Weniger Sozialgeld drängt Eineltern-Familien noch weiter an den Rand
Streit um Kürzungen von Hartz-IV für Alleinerziehende noch nicht ausgestanden
Stuttgart/Freiburg, 15. Juni 2016 – Die Caritas in Baden-Württemberg begrüßt es, dass die jüngst vom Bundesministerium für Arbeit und Soziales (BMAS) geplante Leistungskürzung für Alleinerziehende überdacht wird: Diese sieht vor, das Hartz-IV-Geld im Haushalt von Alleinerziehenden um die Tage zu kürzen, die das Kind beim anderen Elternteil – in der Regel dem Vater – verbringt. Obwohl die geplanten Reformen nochmals geprüft werden sollen, stehen für die Caritas im Land die Alarmzeichen auf Rot. „Der weitere Verlauf bleibt offen. Es ist weiterhin möglich, dass die angedachten Kürzungen für Alleinerziehende im neuen Gesetz abgebildet sind“, so die Caritasdirektorinnen Dr. Annette Holuscha-Uhlenbrock (Rottenburg-Stuttgart) und Mathea Schneider (Freiburg). Gezielt fordern sie die neue Landesregierung auf, die Augen offen zu halten, da diese Kürzungen nicht im Einklang zu der von Sozial- und Integrationsminister Manfred Lucha angekündigten Linie stehen. Mit Blick auf den jüngst erschienenen ersten Armuts- und Reichtumsbericht hatte er zugesagt, die Armut von Kindern im Land gezielt bekämpfen zu wollen.
Knapp 46 Prozent der Alleinerziehenden im Südwesten sind armutsgefährdet, dies bestätigt der erste Armuts- und Reichtumsbericht für Baden-Württemberg. Aktuell beziehen rund 48.000 Alleinerziehende in Baden-Württemberg Hartz IV und wären von der Reform betroffen. „Kommt es doch zu der Leistungskürzung, müssen sich die betroffenen Mütter fragen, ob sie sich den Umgang mit dem Vater noch leisten können. Dies kann niemals im Interesse der Kinder und somit der Politik sein“, erklären die Caritasdirektorinnen.
Sind die Eltern arm, betrifft das immer auch die Kinder und ihre Entwicklungschancen. Vor dem Hintergrund der Situation der Alleinerziehenden im Land fordert die Caritas, von zusätzlichen finanziellen Belastungen abzusehen. Mit Blick auf die aktuellen Diskussionen im Bund sollte aus Sicht der Caritas vielmehr über eine Mehrbedarfspauschale für getrennt lebende Eltern nachgedacht werden. Diese sollte beiden Elternteilen den Umgang mit den Kindern ohne weitere finanzielle Nachteile ermöglichen.
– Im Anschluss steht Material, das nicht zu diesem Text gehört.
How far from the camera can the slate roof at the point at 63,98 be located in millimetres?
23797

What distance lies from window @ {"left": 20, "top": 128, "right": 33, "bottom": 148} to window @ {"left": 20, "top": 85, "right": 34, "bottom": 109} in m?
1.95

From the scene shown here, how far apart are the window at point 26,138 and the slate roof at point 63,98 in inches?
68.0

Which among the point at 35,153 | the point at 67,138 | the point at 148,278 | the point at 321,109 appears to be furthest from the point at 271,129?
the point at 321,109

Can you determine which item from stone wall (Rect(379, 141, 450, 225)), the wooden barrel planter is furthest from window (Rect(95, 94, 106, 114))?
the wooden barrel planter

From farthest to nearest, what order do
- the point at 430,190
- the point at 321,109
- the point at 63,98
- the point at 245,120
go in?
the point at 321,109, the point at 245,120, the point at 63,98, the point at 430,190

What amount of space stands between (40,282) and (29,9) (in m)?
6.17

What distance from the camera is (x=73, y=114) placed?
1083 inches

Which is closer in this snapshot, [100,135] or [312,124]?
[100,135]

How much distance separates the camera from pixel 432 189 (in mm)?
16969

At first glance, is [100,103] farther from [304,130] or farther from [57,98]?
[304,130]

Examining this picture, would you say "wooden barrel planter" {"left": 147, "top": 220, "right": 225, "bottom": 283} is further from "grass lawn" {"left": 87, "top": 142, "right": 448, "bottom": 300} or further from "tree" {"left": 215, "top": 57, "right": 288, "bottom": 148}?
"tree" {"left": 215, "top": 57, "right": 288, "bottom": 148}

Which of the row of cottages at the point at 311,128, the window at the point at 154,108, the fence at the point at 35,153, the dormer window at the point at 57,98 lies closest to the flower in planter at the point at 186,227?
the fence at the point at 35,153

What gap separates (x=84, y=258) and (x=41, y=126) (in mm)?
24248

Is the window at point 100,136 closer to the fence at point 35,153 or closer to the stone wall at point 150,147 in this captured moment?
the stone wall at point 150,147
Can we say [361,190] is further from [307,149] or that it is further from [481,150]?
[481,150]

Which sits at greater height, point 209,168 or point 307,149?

Auch unter dem Aspekt der Verwaltungsvereinfachung ist eine Kürzung des Sozialgelds nicht nachvollziehbar, sondern bewirkt in den Augen der Caritas das absolute Gegenteil: Werden die Bedarfe tageweise erfasst, bilden sie nie ab, was die Betroffenen zum Leben brauchen. Vielmehr entstehen in der Praxis Mehrkosten, etwa durch die doppelte Ausstattung eines Kinderzimmers, Kleidung und erhöhte laufende Kosten. Da davon auszugehen ist, dass die Kinder ihren Vater in manchen Monaten öfter, in anderen weniger oft sehen, muss der abzuziehende Betrag monatlich neu errechnet werden – für die Caritas im Land ein enormer, unnützer administrativer Aufwand.
Die angedachte Regelung belastet zudem das Verhältnis der Familienmitglieder untereinander. „Eine Trennung bedeutet ohnehin schon eine enorme Belastung für die Kinder. Wird der Aufenthalt beim Vater zu einer zusätzlichen finanziellen Belastung für Mutter und Kind, sind weitere Konflikte vorprogrammiert, die vor den Familiengerichten auszutragen sind“, so Schneider und Holuscha-Uhlenbrock. „Die von der Familienpolitik angestrebte Förderung partnerschaftlicher Elternschaft wird so regelrecht auf den Kopf gestellt.“
Als Wohlfahrtsverband der katholischen Kirche vertritt die Caritas in Baden-Württemberg rund 3.800 Einrichtungen mit mehr als 175.000 Plätzen in unterschiedlichen Hilfefeldern, in denen 65.000 Mitarbeiter/innen tätig sind.